1. There are two unsolvable issues because the voltage and temperature recorded by the current battery management system are the external parameters of the cell.

(a) Because the battery's internal temperature cannot be measured, it is impossible to accurately determine how hot it gets inside. As a result, in the event of a small internal short circuit or thermal runaway cell, prompt safety warning and protection are not possible. This is a really big issue. The temperature inside the battery can be used to predict the thermal runaway of the battery in advance, preventing many combustion and explosion accidents that have happened in electric cars and energy storage power plants. However, the system has experienced thermal runaway precisely as a result of the temperature gradient's influence and the delay in temperature sampling. It's too late to issue warnings and safeguards. This problem, which must be resolved immediately, is connected to the battery system's safety.

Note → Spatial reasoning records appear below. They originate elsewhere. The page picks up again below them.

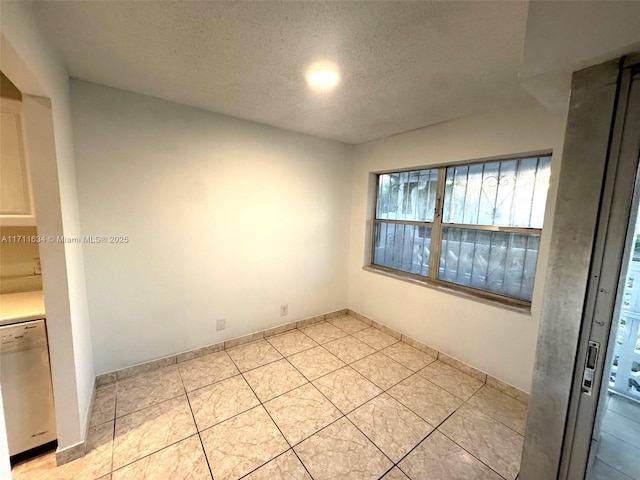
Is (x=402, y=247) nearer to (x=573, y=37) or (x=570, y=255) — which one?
(x=570, y=255)

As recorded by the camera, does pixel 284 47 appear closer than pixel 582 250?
No

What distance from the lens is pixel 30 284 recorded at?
1787 mm

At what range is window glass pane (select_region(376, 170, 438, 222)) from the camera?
9.21ft

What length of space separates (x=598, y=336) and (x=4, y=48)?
233cm

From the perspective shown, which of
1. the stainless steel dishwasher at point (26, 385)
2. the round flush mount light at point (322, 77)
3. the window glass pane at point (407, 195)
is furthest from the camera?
the window glass pane at point (407, 195)

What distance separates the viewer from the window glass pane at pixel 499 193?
2.08 m

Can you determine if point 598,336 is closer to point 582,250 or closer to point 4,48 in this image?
point 582,250

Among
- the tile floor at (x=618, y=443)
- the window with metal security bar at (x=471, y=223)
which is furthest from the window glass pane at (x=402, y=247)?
the tile floor at (x=618, y=443)

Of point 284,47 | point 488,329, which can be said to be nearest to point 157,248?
point 284,47

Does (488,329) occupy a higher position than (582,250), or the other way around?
(582,250)

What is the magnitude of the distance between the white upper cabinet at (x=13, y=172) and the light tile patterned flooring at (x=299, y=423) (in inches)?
55.5

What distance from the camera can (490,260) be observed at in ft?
7.79

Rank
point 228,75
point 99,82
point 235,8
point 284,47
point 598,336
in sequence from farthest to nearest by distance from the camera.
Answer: point 99,82
point 228,75
point 284,47
point 235,8
point 598,336

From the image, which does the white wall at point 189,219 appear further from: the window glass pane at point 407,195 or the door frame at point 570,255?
the door frame at point 570,255
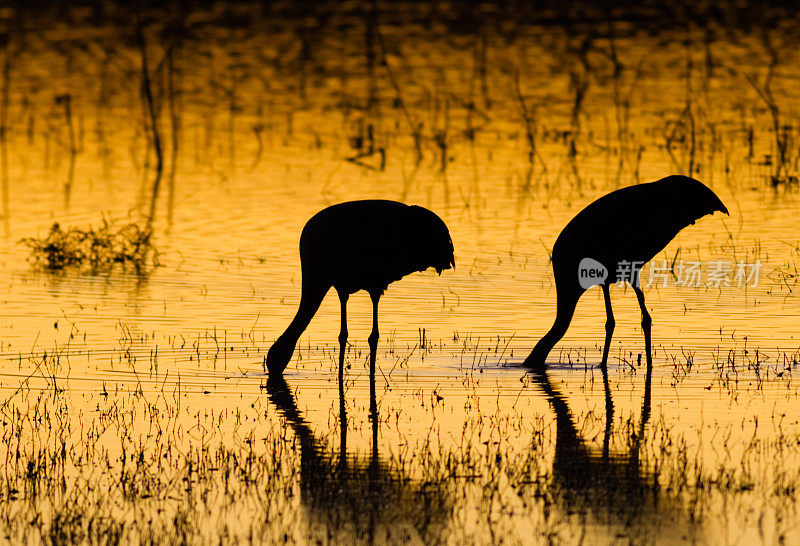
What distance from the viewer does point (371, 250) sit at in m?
12.5

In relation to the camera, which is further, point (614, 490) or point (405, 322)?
point (405, 322)

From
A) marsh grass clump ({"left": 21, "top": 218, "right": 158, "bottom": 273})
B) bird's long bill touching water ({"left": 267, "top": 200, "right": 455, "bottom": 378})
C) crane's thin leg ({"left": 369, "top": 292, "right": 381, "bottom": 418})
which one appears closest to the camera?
crane's thin leg ({"left": 369, "top": 292, "right": 381, "bottom": 418})

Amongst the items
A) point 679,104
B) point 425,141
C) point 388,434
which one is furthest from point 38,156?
point 388,434

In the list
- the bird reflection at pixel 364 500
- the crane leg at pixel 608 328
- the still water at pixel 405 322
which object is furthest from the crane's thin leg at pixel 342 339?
the crane leg at pixel 608 328

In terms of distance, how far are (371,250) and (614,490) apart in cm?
402

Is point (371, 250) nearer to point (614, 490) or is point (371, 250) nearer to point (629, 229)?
point (629, 229)

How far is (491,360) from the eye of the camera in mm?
12945

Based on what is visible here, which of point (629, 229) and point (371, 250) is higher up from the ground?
point (629, 229)

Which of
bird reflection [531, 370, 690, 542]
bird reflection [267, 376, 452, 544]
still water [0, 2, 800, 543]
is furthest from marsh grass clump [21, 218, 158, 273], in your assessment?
bird reflection [531, 370, 690, 542]

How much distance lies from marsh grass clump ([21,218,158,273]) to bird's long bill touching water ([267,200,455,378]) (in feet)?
19.1

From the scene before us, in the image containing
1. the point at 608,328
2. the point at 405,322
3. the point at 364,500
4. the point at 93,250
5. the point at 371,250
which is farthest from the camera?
the point at 93,250

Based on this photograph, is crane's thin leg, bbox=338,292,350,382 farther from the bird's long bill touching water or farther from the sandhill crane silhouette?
the sandhill crane silhouette

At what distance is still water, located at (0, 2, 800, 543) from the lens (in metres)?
8.79

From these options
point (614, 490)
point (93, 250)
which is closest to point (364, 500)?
point (614, 490)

(b) It is impossible to precisely determine the true state of the battery, including its capacity, health, attenuation, safety status, etc., since the real temperature and other state parameters inside the battery cannot be obtained.

2. The current battery management system must gather wire harness data to gather parameters like voltage, temperature, and other data. Numerous failure hazards, including poor contact, will arise because of the numerous geranium beams, sampling points, and connectors attached to the wire harness. In addition, it will result in production issues, insulation deterioration, and power leaks brought on by wire harness aging, damage, or extrusion. The system's potential safety risk.

3. Since wire harness installation is typically done by hand, production and installation costs will inevitably rise.

4. Ineffective cell detection in the absence of installation and operation; damage to the battery; and thermal runaway safety.

Energy storage BMS development is moving in the direction of active equalization technology. This is because active equalization, particularly for large-capacity battery systems, can more successfully balance battery systems and increase battery life. Because active equalization technology can increase battery life by up to 20%, it offers significant economic benefits.

Since batteries account for a large portion of the cost of energy storage systems, this represents substantial savings for users of energy storage. Active equalization technology is where energy storage BMS development is trending. This trend is advantageous since it will result in energy storage systems that are more dependable and efficient.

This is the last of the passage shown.